Could he fall to tenth overall? He really could, primarily because of that ever-present draft canard: the Russian factor.
I can think of another dominant Russian power forward that was supposedly a surefire top-six winger: Valeri Nichushkin. Things have gone seriously sideways for Nichushkin, who jumped straight to the NHL after getting drafted by the Dallas Stars. He returned to the KHL for two seasons before coming back to the NHL and somehow scored no goals in 57 games last season.
That doesn’t mean Podkolzin will struggle in a similar manner, but the Russian factor may still scare teams off. Podkolzin has two years remaining on his KHL contract and intends to honour them, though he insists he’ll come to the NHL after those two seasons. Will teams believe him?

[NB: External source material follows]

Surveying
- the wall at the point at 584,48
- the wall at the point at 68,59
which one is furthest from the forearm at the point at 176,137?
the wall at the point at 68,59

Plenty of draft rankings still have him ranked as high as third overall, but he’s slid down several others over the course of the season. Corey Pronman has him 12th overall and Scott Wheeler dropped him all the way to 17th, noting his concerns about his hockey sense and lack of production.
Personally, I think the concerns are overblown. Podkolzin has exceptional talent and the drive to go with it. If he falls to tenth, he would be a great pick for the Canucks.